PROBLEM A: Do these statements agree with the article on the British anti-masker jailed in Singapore? Answer yes or no for each, quoting the deciding words. (i) Glynn was released on Thursday. (ii) Glynn was found guilty on three charges. (iii) The judge sent Glynn for psychiatric assessment because of his conduct and remarks in court.
PROBLEM B: Copy the part of the Singapore anti-masker article from "A British ex-pat" to "Service (SPS) said.", word for word.

QUOTED PASSAGE:
Start of Block

British anti-masker jailed in Singapore faces deportation

British father-of-two sentenced to six weeks’ jail in Singapore for refusing to wear a face mask is released and now faces deportation

  • Benjamin Glynn, 40, convicted on Wednesday and sentenced to six weeks in jail
  • Released due to time served including two weeks in a mental health institution 
  • Glynn, from Yorkshire, guilty on four charges for not wearing mask on a train
  • Singapore’s prison department said the father-of-two would now be deported

A British ex-pat jailed in Singapore for refusing to wear a face mask was released on Thursday and will be deported, the country’s prison department said.

Benjamin Glynn, 40, was convicted on Wednesday and sentenced to six weeks in jail but was released due to time served while remanded in detention, which included two weeks in a mental health institution, the Singapore Prison Service (SPS) said.

Glynn – a father of two originally from Helmsley, Yorkshire – was found guilty on four charges over his failure to wear a mask on a train in May and at a subsequent court appearance in July, as well as causing a public nuisance and using threatening words towards public servants.

Benjamin Glynn, 40,  a father of two from Yorkshire was sentenced to six weeks’ jail in Singapore for not wearing a mask and harassing police

In a statement seen by Reuters, SPS said Glynn was being processed by Singapore’s immigration authority, which would make arrangements for his deportation.

The judge had sent Glynn for psychiatric assessment due to his conduct and remarks made in court.

End of Block

Collected data:
Start of Block

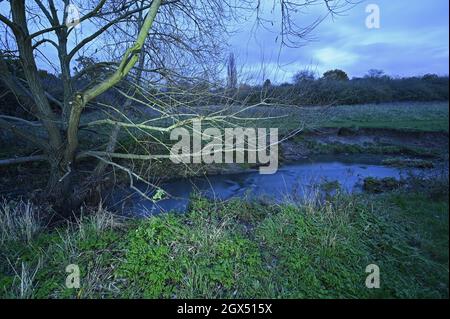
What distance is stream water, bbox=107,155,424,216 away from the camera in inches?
305

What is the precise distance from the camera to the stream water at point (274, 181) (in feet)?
25.4

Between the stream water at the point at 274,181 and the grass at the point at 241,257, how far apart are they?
8.14 ft

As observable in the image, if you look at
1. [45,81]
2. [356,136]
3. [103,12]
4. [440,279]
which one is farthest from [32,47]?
[356,136]

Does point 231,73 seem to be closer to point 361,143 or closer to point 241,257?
point 241,257

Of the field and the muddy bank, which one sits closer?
the field

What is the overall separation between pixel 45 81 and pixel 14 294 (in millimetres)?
6767

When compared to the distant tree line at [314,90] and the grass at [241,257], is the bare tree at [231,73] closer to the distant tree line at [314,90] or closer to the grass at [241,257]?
the distant tree line at [314,90]

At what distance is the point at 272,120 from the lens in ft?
20.2

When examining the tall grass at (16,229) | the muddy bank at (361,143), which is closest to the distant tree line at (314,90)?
the tall grass at (16,229)

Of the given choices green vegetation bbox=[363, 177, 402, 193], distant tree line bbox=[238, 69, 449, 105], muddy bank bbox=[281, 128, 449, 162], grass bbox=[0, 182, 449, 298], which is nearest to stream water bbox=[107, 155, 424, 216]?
green vegetation bbox=[363, 177, 402, 193]

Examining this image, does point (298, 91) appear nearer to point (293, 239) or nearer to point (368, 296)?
point (293, 239)

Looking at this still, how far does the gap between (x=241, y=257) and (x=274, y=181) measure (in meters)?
6.94

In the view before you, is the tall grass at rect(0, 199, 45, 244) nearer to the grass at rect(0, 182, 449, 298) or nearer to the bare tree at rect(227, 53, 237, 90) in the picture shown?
the grass at rect(0, 182, 449, 298)

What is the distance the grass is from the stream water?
97.6 inches
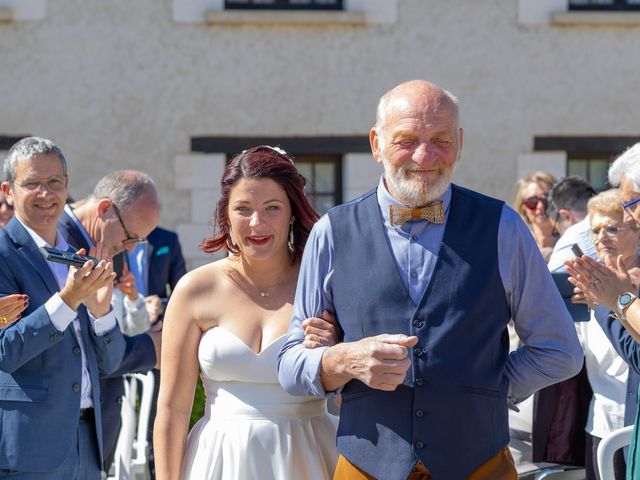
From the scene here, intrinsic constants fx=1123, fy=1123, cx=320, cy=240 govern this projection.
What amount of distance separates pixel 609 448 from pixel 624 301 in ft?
2.75

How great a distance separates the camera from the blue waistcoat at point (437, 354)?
122 inches

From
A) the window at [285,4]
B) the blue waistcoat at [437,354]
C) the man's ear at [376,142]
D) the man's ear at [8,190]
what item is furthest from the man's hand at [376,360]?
the window at [285,4]

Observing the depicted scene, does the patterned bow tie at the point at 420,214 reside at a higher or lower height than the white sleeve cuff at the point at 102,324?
higher

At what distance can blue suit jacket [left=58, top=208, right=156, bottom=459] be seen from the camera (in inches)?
209

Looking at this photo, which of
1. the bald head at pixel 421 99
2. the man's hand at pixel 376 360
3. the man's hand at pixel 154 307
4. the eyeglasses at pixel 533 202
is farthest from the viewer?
the eyeglasses at pixel 533 202

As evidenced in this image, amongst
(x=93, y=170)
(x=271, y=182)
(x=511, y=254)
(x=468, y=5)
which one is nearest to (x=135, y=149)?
(x=93, y=170)

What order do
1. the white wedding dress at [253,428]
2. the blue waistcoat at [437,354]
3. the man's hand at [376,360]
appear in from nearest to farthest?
1. the man's hand at [376,360]
2. the blue waistcoat at [437,354]
3. the white wedding dress at [253,428]

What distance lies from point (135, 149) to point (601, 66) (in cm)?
490

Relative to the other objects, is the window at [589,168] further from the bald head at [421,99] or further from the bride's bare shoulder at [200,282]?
the bald head at [421,99]

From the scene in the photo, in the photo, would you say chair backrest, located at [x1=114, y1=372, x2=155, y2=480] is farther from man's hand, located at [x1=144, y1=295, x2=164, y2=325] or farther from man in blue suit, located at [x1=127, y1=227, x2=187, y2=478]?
man in blue suit, located at [x1=127, y1=227, x2=187, y2=478]

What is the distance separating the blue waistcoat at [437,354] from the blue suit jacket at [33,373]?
1.40 m

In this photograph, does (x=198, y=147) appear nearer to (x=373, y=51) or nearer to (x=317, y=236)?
(x=373, y=51)

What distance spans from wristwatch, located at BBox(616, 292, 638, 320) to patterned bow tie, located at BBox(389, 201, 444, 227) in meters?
0.77

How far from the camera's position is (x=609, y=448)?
423 cm
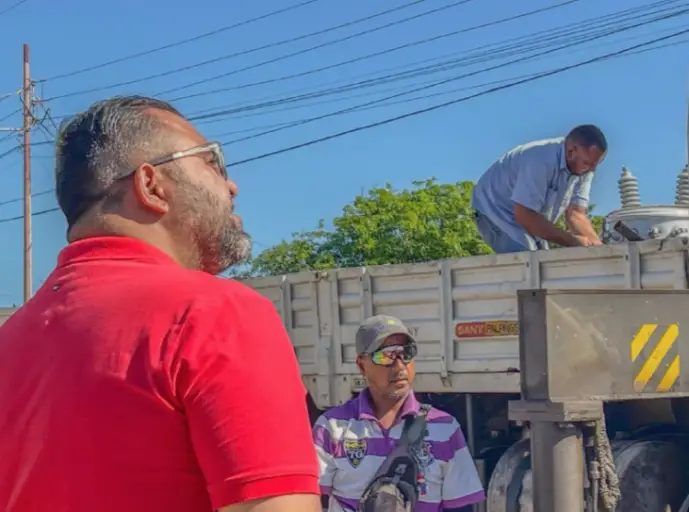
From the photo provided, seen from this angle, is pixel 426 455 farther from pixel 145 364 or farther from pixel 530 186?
pixel 530 186

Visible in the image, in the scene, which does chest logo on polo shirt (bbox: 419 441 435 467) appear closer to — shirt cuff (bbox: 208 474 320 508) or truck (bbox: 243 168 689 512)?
truck (bbox: 243 168 689 512)

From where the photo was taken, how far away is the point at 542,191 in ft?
24.9

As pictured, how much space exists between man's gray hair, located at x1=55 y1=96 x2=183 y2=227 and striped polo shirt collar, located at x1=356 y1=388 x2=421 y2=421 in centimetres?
286

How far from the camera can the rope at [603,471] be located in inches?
140

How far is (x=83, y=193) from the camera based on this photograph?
1.85 m

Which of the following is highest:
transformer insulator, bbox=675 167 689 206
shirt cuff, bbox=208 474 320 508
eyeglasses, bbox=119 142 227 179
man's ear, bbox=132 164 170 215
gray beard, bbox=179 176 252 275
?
transformer insulator, bbox=675 167 689 206

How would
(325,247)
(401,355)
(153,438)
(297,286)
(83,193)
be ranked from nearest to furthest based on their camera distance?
(153,438), (83,193), (401,355), (297,286), (325,247)

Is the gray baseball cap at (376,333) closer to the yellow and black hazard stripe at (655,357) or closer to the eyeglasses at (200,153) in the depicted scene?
the yellow and black hazard stripe at (655,357)

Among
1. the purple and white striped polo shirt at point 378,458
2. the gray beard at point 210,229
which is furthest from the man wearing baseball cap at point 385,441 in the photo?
the gray beard at point 210,229

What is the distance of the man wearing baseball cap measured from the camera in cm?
442

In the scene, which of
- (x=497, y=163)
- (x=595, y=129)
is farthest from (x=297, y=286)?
(x=595, y=129)

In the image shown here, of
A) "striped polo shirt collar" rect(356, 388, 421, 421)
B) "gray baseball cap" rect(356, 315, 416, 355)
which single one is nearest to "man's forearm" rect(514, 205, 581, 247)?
"gray baseball cap" rect(356, 315, 416, 355)

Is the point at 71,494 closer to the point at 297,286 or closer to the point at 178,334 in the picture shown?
the point at 178,334

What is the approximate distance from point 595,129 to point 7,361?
627cm
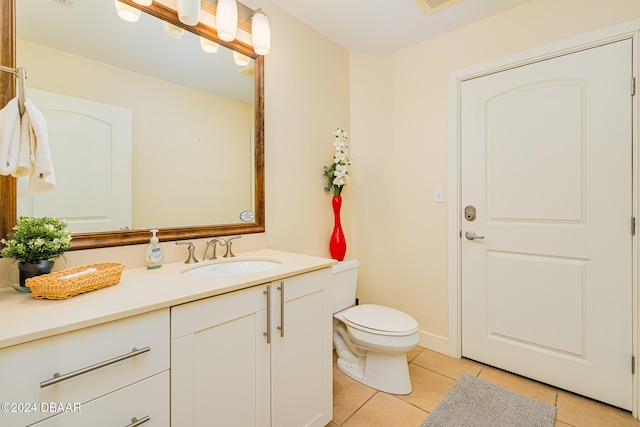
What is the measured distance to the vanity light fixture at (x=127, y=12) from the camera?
1236 mm

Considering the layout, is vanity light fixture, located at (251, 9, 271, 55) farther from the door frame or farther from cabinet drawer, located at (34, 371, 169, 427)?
cabinet drawer, located at (34, 371, 169, 427)

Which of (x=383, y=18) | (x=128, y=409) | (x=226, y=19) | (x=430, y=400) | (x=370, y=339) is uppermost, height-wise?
(x=383, y=18)

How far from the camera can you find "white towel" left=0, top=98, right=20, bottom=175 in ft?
2.80

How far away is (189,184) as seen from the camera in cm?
146

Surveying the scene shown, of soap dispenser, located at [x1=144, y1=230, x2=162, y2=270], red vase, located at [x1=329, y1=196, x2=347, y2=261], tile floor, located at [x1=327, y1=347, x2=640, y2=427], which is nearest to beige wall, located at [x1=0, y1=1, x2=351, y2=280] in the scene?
red vase, located at [x1=329, y1=196, x2=347, y2=261]

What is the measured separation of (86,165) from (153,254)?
44 centimetres

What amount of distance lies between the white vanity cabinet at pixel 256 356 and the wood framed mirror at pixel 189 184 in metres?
0.56

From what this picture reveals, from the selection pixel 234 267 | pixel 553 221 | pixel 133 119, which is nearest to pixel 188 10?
pixel 133 119

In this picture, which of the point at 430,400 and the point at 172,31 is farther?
the point at 430,400

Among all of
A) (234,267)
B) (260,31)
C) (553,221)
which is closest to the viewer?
(234,267)

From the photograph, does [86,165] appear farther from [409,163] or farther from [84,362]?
[409,163]

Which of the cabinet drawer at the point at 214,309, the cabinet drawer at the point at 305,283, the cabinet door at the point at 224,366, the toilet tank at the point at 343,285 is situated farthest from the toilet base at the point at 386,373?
the cabinet drawer at the point at 214,309

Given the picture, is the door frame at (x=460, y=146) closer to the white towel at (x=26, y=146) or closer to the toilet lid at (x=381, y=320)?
the toilet lid at (x=381, y=320)

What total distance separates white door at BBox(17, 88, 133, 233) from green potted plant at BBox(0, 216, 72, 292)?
15 centimetres
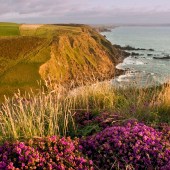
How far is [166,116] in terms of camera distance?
34.8 feet

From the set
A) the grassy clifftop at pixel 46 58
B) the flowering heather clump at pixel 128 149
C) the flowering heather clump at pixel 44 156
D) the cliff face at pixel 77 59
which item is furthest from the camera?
the cliff face at pixel 77 59

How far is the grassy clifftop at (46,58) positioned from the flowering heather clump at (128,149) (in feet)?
79.7

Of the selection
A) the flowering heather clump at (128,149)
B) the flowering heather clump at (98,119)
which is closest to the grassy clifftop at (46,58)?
the flowering heather clump at (98,119)

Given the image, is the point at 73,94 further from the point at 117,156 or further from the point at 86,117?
the point at 117,156

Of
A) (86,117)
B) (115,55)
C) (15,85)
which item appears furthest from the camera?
(115,55)

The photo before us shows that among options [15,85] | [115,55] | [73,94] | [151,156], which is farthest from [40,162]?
[115,55]

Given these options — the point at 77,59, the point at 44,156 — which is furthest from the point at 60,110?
the point at 77,59

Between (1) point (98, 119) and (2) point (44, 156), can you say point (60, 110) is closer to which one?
(1) point (98, 119)

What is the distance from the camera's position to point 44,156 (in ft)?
21.2

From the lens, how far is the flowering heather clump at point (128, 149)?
6.79 m

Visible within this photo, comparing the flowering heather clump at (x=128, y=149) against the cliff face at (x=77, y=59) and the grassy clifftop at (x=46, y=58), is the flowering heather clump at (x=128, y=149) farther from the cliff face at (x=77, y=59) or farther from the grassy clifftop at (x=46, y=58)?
the cliff face at (x=77, y=59)

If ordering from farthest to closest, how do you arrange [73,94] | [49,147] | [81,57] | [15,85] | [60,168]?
1. [81,57]
2. [15,85]
3. [73,94]
4. [49,147]
5. [60,168]

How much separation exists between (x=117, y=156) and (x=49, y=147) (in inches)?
53.6

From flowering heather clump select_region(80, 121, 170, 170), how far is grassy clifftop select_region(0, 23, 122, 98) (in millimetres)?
24286
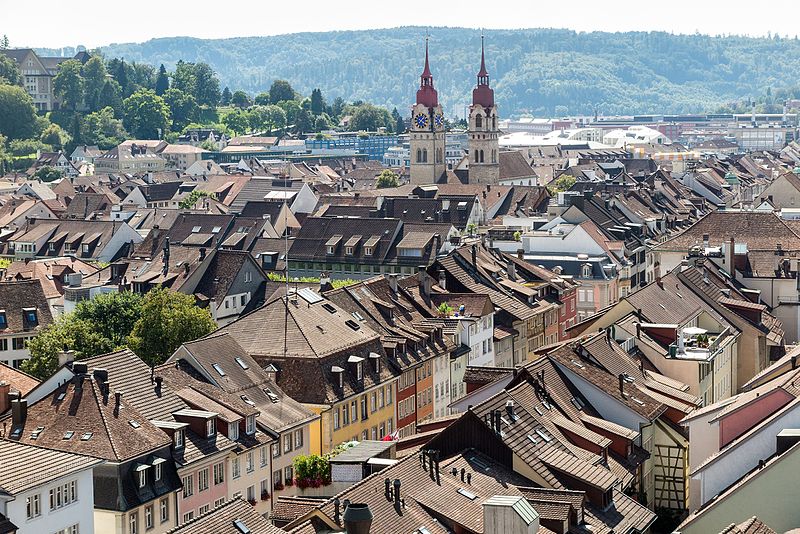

End of Block

RESPONSE AREA A:
(i) Yes: "was released on Thursday"
(ii) No: "was found guilty on four charges"
(iii) Yes: "The judge had sent Glynn for psychiatric assessment due to his conduct and remarks made in court."

RESPONSE AREA B:
A British ex-pat jailed in Singapore for refusing to wear a face mask was released on Thursday and will be deported, the country’s prison department said.

Benjamin Glynn, 40, was convicted on Wednesday and sentenced to six weeks in jail but was released due to time served while remanded in detention, which included two weeks in a mental health institution, the Singapore Prison Service (SPS) said.